[start of Supplied material]

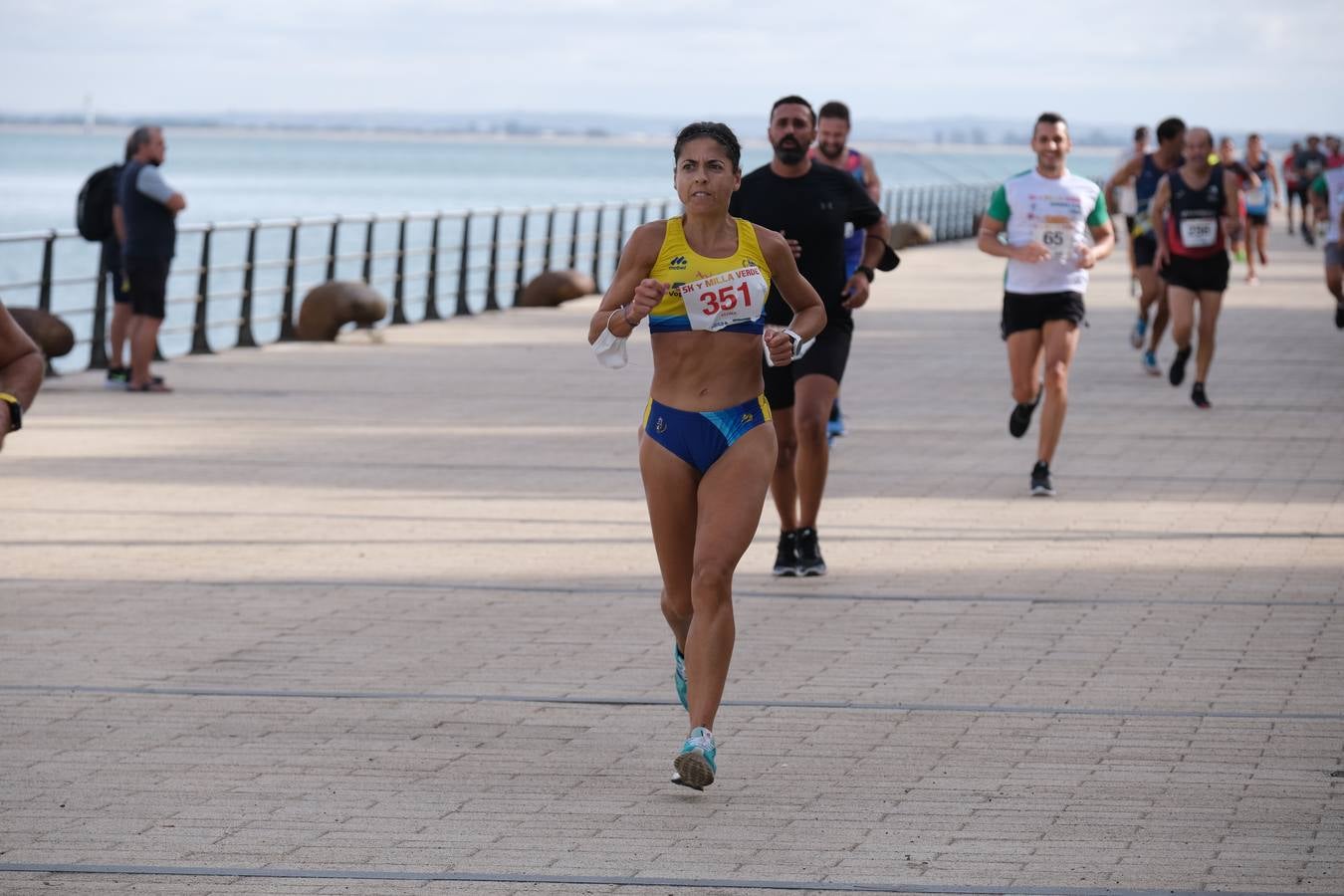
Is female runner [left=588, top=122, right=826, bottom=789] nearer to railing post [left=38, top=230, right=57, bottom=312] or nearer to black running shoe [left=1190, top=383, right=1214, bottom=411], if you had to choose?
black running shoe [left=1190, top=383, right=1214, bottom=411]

[end of Supplied material]
[start of Supplied material]

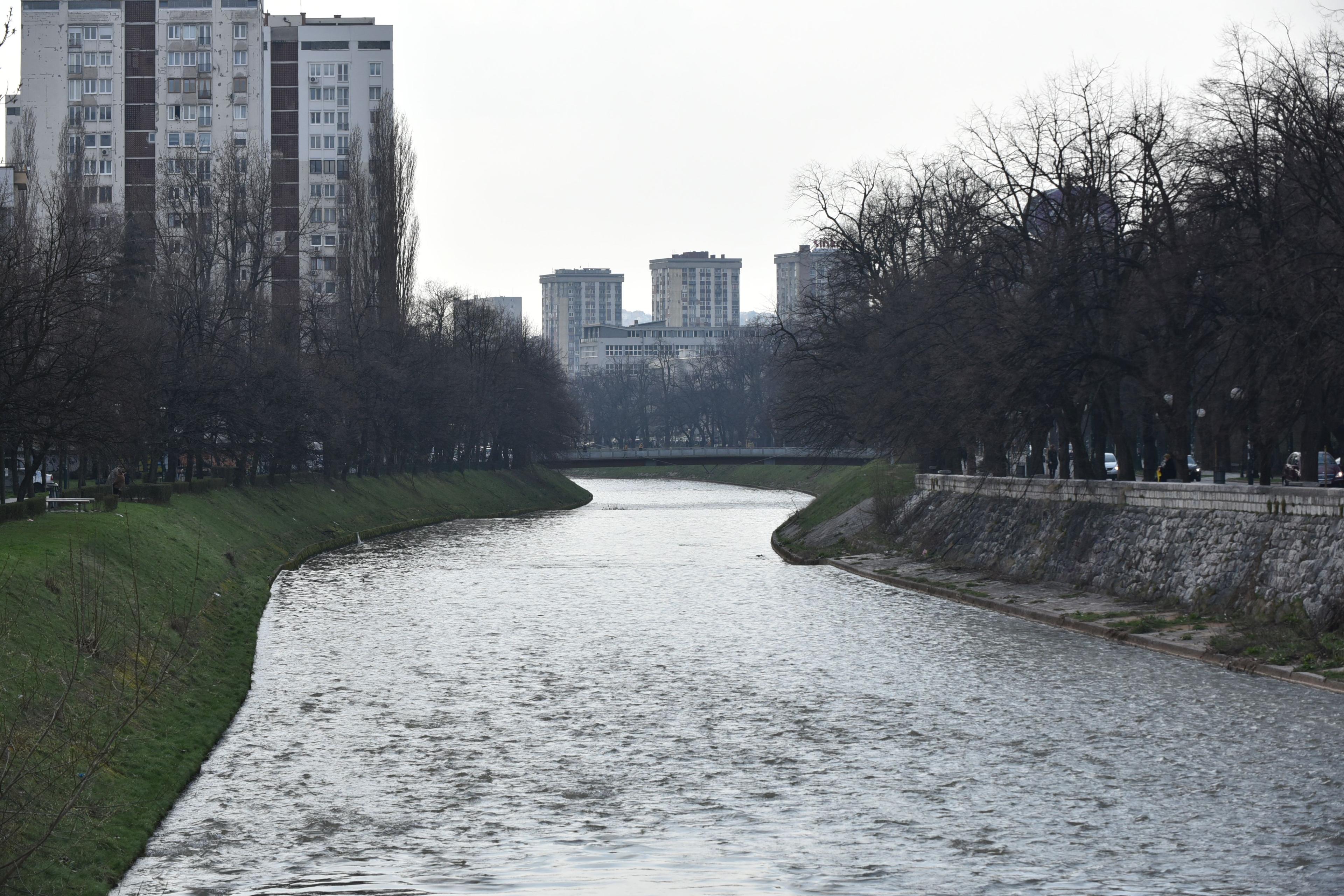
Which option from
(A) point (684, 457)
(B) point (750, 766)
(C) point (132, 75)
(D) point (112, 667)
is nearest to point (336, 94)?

[end of Supplied material]

▶ What is needed: Return the lines running from the one that contains "Which option from" through the one that contains "is nearest to point (336, 94)?", both included, copied word for word and nothing else.

▶ Written response:
Which option from
(A) point (684, 457)
(B) point (750, 766)
(C) point (132, 75)
(D) point (112, 667)
is nearest to point (336, 94)?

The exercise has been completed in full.